Michael Palin is a decent chap, I thought, after bumping into him for a nanosecond at the Hatchards Authors of the Year party a few months ago. It was just long enough for the briefest exchange of desert tales before he was mobbed by growing numbers of the Palin Fan Club, at which point he faded from view and I was left wishing I had cornered him for longer.

That was back in May, and this being October, it is time for the latest Palin tome to land in bookstores the length and breadth of Britain, for what could be a nicer Christmas present than this sleek volume from the man who brought us Around the World in Eighty Days, Pole to Pole, Full Circle and Hemingway Adventure?

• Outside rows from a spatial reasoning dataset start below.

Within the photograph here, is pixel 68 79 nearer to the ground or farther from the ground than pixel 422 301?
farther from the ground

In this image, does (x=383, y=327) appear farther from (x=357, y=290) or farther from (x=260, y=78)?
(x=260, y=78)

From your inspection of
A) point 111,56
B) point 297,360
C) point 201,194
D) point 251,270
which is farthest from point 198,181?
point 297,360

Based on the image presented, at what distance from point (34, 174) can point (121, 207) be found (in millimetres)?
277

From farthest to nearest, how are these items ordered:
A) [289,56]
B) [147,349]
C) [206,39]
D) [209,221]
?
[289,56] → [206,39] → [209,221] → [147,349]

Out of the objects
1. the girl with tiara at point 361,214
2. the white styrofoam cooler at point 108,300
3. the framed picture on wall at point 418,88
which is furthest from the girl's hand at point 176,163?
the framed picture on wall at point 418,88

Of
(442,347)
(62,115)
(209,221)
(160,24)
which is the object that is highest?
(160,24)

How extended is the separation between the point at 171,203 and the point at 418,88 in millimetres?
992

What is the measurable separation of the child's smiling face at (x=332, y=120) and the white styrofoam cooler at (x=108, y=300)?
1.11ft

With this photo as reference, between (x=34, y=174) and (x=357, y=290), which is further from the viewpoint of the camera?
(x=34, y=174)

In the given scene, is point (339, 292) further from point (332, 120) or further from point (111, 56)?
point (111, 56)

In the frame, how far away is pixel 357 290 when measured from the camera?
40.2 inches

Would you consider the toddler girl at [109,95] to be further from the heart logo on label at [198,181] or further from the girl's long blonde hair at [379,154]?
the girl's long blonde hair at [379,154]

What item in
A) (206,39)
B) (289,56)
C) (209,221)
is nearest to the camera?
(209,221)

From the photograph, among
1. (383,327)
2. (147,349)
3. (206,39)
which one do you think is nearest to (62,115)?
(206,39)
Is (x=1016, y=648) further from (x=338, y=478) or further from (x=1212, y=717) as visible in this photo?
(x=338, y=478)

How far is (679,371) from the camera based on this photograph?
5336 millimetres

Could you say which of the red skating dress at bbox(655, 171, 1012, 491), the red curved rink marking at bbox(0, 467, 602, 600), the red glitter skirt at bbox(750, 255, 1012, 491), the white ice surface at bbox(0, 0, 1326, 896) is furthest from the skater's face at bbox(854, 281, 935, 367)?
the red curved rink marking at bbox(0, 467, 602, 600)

Although this is not a BBC book, it’s still a spin-off from the series now showing on BBC1. You might have heard him plugging it on Radio 5, or in Radio Times, the Daily Telegraph or any one of a hundred outlets willing to give space to this affable fellow in a blue button-down shirt and chinos.

The problem with these sorts of books, though, is that they tend to be almost an afterthought to the television programme, rushed out to coincide with its broadcast. In other words, it’s a reversal of the time-honoured reviewer’s lament that Film X did no justice to the original book, be it Howards End, The Honorary Consul, or Nineteen Eighty-four. In this case, the book doesn’t do justice to the television.

This is not to say that Sahara is not an engaging read. It is. It’s just that with all the charging around 10,000 miles across nine countries in three months – the reader is no sooner drawn into wrestling in Senegal, the early days of aviation in St Louis, Michael on his moped in Mali, or Mungo Park’s efforts to chart the River Niger, than our adventurer is slipping into a fresh Brooks Brothers shirt and chinos and hitting the road again.